[What is expected]:
Print verbatim the lines of the entries from the one containing "Put these in" to the last, inclusive, and no others.
□ □ □ □ □
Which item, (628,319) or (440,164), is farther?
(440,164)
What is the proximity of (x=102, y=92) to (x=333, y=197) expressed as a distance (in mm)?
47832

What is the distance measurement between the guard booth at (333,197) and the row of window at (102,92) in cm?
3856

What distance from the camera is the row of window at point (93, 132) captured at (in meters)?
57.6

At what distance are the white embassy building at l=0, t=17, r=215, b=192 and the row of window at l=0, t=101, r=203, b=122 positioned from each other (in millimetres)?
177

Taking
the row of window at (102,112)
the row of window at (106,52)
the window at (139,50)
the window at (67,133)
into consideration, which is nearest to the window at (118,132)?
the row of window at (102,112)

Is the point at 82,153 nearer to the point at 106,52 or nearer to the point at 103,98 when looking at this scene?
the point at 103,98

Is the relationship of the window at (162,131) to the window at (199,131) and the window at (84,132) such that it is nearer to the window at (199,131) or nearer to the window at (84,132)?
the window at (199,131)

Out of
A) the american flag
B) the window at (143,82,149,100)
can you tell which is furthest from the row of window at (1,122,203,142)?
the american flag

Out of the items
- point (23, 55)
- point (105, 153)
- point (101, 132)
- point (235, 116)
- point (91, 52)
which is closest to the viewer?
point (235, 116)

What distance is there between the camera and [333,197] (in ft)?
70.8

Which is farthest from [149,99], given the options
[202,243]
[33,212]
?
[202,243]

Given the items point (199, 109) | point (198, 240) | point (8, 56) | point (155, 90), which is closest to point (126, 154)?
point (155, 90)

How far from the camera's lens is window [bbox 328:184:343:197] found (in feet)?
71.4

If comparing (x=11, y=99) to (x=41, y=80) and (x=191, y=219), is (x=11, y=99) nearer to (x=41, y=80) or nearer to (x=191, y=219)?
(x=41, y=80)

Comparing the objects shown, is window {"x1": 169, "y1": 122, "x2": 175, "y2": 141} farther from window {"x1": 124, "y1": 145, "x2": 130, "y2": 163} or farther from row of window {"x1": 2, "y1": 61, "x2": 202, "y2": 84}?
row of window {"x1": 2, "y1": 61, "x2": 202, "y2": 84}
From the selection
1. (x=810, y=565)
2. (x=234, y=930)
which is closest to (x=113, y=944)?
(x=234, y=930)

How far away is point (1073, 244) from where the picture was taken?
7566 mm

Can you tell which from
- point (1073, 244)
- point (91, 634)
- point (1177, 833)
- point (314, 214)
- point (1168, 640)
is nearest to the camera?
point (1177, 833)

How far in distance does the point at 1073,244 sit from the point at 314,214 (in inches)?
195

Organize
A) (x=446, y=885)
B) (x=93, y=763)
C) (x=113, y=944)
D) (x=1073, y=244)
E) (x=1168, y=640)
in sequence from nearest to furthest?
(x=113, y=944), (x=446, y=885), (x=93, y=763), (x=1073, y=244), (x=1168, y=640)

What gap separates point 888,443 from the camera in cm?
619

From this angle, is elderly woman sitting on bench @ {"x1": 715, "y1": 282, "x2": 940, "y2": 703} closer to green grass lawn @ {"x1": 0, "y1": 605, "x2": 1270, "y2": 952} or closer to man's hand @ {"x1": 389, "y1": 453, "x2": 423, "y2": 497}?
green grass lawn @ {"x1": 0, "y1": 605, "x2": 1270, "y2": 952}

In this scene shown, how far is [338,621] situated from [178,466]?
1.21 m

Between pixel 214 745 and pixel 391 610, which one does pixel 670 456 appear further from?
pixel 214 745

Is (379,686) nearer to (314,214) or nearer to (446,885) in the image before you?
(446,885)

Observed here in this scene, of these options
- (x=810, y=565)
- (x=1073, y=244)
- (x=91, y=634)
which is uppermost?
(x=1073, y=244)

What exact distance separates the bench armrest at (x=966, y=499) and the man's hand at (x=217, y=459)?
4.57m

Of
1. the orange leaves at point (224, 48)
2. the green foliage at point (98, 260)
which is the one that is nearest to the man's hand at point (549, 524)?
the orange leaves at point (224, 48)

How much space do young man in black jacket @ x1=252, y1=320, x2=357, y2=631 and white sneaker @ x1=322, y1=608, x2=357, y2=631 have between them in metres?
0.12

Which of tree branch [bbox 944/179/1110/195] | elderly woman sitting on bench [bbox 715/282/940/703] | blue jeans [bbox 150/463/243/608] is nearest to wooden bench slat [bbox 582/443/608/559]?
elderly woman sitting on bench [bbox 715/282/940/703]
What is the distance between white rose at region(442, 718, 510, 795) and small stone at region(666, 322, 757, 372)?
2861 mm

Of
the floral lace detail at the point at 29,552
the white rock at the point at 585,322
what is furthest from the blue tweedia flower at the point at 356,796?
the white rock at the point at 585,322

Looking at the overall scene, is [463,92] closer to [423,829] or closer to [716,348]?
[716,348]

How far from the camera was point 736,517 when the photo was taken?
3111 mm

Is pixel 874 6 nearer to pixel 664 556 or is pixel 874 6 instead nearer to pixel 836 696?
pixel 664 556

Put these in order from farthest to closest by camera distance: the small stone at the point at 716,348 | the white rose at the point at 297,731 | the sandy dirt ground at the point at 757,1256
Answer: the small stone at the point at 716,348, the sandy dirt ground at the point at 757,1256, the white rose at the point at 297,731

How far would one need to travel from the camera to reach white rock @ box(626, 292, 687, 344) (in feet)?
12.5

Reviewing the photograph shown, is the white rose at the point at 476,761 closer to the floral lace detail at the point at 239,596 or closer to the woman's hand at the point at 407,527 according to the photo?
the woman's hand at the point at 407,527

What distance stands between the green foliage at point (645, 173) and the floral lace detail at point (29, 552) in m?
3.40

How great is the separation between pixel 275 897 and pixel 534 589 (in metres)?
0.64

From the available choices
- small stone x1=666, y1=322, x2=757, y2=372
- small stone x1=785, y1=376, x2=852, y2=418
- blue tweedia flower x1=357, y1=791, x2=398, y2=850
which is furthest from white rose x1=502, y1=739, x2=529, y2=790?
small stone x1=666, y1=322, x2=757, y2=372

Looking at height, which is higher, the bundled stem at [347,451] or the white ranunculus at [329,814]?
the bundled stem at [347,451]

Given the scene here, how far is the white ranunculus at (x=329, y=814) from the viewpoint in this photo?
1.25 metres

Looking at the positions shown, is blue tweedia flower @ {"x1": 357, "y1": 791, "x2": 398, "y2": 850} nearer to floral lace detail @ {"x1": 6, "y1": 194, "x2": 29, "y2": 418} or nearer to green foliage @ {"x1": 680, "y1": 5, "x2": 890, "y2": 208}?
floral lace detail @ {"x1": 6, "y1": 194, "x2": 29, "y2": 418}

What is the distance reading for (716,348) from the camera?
□ □ □ □ □
[Right answer]:
Put these in order from farthest to closest by camera distance: the small stone at the point at 716,348 | the white rose at the point at 297,731 | the sandy dirt ground at the point at 757,1256
Answer: the small stone at the point at 716,348, the sandy dirt ground at the point at 757,1256, the white rose at the point at 297,731

How far would one need to travel from the camera to reach white rock @ box(626, 292, 687, 344) (in feet)?
12.5

Reviewing the photograph shown, is the white rose at the point at 476,761 closer to the floral lace detail at the point at 239,596 or closer to the woman's hand at the point at 407,527 according to the photo?
the woman's hand at the point at 407,527

What distance stands between the green foliage at point (645, 173) and the floral lace detail at point (29, 552) in m?
3.40

How great is the separation between pixel 275 897 and pixel 534 589 (in metres)?
0.64

From the available choices
- small stone x1=666, y1=322, x2=757, y2=372
- small stone x1=785, y1=376, x2=852, y2=418
- blue tweedia flower x1=357, y1=791, x2=398, y2=850
which is furthest from white rose x1=502, y1=739, x2=529, y2=790?
small stone x1=666, y1=322, x2=757, y2=372

Looking at height, which is higher, the bundled stem at [347,451] or the white ranunculus at [329,814]?
the bundled stem at [347,451]

Given the scene here, how far is the white ranunculus at (x=329, y=814) from the viewpoint in this photo?
1.25 metres

Looking at the positions shown, is blue tweedia flower @ {"x1": 357, "y1": 791, "x2": 398, "y2": 850} nearer to floral lace detail @ {"x1": 6, "y1": 194, "x2": 29, "y2": 418} or nearer to green foliage @ {"x1": 680, "y1": 5, "x2": 890, "y2": 208}?
floral lace detail @ {"x1": 6, "y1": 194, "x2": 29, "y2": 418}

What is the distance reading for (716,348) from the camera?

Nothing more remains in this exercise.